The URL is https://snips.ai/ .


Thanks, going by memory which is apparently faulty.


I don't think snips is open source, for one.


I don't see why Mozilla would do this kind of things except to spread ressources. I know that it is an anecdote, but I don't know anyone who uses any kind of speech to text in part because they all suck if you don't speak english and even then..


Personal assistant devices are selling like hotcakes, and there are tons of options for creating smart lighting and such. Maybe I hang around tinkerers too much, but I think it would be nice to have a method of speech control that doesn't rely on someone's remote speech recognition API.


As i stated above, it might be an anecdata or a cultural bias as I live in Montreal.

While i do believe that's interesting, I don't understand why that would be Mozilla's job.


Why not? They build free software and promote open standards; speech recognition is a prominent area that doesn't have any really good open solutions right now.
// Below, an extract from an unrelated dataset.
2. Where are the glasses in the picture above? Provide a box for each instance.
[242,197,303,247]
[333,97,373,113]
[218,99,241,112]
Really? I know a ton of people who talk to their phones (Google Assistant, Siri, navigation apps, ...) or have something like Alexa in their homes and I don't live in an english speaking country.


I live in Montreal and don't know anyone who bought one or speak to their phone. Might be a cultural bias or just an anecdata as stated above.


Does this foreshadow a day when Firefox starts spying on what I'm talking about?


Wouldn't this be the opposite? By bundling the speech model so that it's on the client device instead of their server, your speech need not leave your device.


If they wanted to do that, there are easier ways to do it than to release a speech recognition system and the speech data that makes it work.